▶ **THE TASK**
A single number is required: how many lines in the data below contain "that".

▶ **GIVEN DATA**

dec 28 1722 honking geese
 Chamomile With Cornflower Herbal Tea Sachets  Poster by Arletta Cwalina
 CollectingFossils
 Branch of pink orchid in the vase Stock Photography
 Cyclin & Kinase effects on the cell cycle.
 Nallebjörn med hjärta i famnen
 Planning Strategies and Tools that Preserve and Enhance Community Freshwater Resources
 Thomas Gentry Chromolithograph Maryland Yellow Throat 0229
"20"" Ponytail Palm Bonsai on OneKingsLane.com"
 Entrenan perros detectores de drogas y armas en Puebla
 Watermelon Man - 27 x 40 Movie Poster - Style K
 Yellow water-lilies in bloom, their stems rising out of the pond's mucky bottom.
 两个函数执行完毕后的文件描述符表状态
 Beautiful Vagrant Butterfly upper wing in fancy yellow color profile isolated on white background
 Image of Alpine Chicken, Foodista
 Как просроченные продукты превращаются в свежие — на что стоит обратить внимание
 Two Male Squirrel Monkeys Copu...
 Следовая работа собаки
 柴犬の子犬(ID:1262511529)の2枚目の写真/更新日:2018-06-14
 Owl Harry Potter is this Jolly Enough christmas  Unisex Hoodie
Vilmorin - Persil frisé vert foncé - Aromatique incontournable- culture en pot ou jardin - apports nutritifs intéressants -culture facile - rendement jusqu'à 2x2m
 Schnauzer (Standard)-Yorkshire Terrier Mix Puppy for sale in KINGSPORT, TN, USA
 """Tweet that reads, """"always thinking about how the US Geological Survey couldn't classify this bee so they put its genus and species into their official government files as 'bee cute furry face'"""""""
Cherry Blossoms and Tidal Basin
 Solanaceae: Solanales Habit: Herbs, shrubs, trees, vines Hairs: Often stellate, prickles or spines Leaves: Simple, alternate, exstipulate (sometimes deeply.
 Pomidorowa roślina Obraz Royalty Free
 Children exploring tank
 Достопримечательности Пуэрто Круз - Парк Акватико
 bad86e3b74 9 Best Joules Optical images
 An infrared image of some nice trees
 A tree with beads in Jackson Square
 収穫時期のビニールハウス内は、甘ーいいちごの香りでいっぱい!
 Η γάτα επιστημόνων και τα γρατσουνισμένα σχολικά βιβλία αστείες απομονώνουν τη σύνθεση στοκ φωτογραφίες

▶ **REPLY**
2